As students move through grade levels, they can engage in increasingly sophisticated hands-on, inquiry-based, personally relevant activities where they investigate, research, measure, compile and analyze information to reach conclusions, solve problems, make predictions and/or seek alternatives. They can explain how science often advances with the introduction of new technologies and how solving technological problems often results in new scientific knowledge. They should describe how new technologies often extend the current levels of scientific understanding and introduce new areas of research. They should explain why basic concepts and principles of science and technology should be a part of active debate about the economics, policies, politics and ethics of various science-related and technology-related challenges.

Students need grade-level appropriate classroom experiences, enabling them to learn and to be able to do science in an active, inquiry-based fashion where technological tools, resources, methods and processes are readily available and extensively used. As students integrate technology into learning about and doing science, emphasis should be placed on how to think through problems and projects, not just what to think.

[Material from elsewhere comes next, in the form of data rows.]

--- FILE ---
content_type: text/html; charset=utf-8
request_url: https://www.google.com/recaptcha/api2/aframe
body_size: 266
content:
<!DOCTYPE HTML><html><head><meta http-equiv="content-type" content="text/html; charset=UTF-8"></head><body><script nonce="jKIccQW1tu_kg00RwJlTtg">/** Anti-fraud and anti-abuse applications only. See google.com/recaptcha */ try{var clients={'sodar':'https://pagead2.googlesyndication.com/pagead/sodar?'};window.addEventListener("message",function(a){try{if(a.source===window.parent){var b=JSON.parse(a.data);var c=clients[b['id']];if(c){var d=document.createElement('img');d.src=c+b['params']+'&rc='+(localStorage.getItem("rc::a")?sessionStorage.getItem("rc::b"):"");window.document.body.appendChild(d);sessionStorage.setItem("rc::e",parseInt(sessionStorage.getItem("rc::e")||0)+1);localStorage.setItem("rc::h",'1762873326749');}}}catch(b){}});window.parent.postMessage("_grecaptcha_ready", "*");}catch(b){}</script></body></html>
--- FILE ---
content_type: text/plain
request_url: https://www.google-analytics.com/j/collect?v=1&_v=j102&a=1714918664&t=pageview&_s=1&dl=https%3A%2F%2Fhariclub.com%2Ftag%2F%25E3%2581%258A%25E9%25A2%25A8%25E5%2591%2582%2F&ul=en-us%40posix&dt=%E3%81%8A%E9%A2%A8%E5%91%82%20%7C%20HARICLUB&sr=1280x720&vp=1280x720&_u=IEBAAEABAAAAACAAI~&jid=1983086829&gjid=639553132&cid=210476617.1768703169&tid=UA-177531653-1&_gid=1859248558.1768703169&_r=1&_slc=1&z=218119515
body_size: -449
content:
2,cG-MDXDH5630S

Technological tools and resources may range from hand lenses and pendulums, to electronic balances and up-to-date online computers (with software), to methods and processes for planning and doing a project. Students can learn by observing, designing, communicating, calculating, researching, building, testing, assessing risks and benefits, and modifying structures, devices and processes - while applying their developing knowledge of science and technology.
Most students in the schools, at all age levels, might have some expertise in the use of technology, however K-12 they should recognize that science and technology are interconnected and that using technology involves assessment of the benefits, risks and costs. Students should build scientific and technological knowledge, as well as the skill required to design and construct devices. In addition, they should develop the processes to solve problems and understand that problems may be solved in several ways.

Rapid developments in the design and uses of technology, particularly in electronic tools, will change how students learn. For example, graphing calculators and computer-based tools provide powerful mechanisms for communicating, applying, and learning mathematics in the workplace, in everyday tasks, and in school mathematics. Technology, such as calculators and computers, help students learn mathematics and support effective mathematics teaching. Rather than replacing the learning of basic concepts and skills, technology can connect skills and procedures to deeper mathematical understanding. For example, geometry software allows experimentation with families of geometric objects, and graphing utilities facilitate learning about the characteristics of classes of functions.

Learning and applying mathematics requires students to become adept in using a variety of techniques and tools for computing, measuring, analyzing data and solving problems. Computers, calculators, physical models, and measuring devices are examples of the wide variety of technologies, or tools, used to teach, learn, and do mathematics. These tools complement, rather than replace, more traditional ways of doing mathematics, such as using symbols and hand-drawn diagrams.

Technology, used appropriately, helps students learn mathematics. Electronic tools, such as spreadsheets and dynamic geometry software, extend the range of problems and develop understanding of key mathematical relationships. A strong foundation in number and operation concepts and skills is required to use calculators effectively as a tool for solving problems involving computations. Appropriate uses of those and other technologies in the mathematics classroom enhance learning, support effective instruction, and impact the levels of emphasis and ways certain mathematics concepts and skills are learned. For instance, graphing calculators allow students to quickly and easily produce multiple graphs for a set of data, determine appropriate ways to display and interpret the data, and test conjectures about the impact of changes in the data.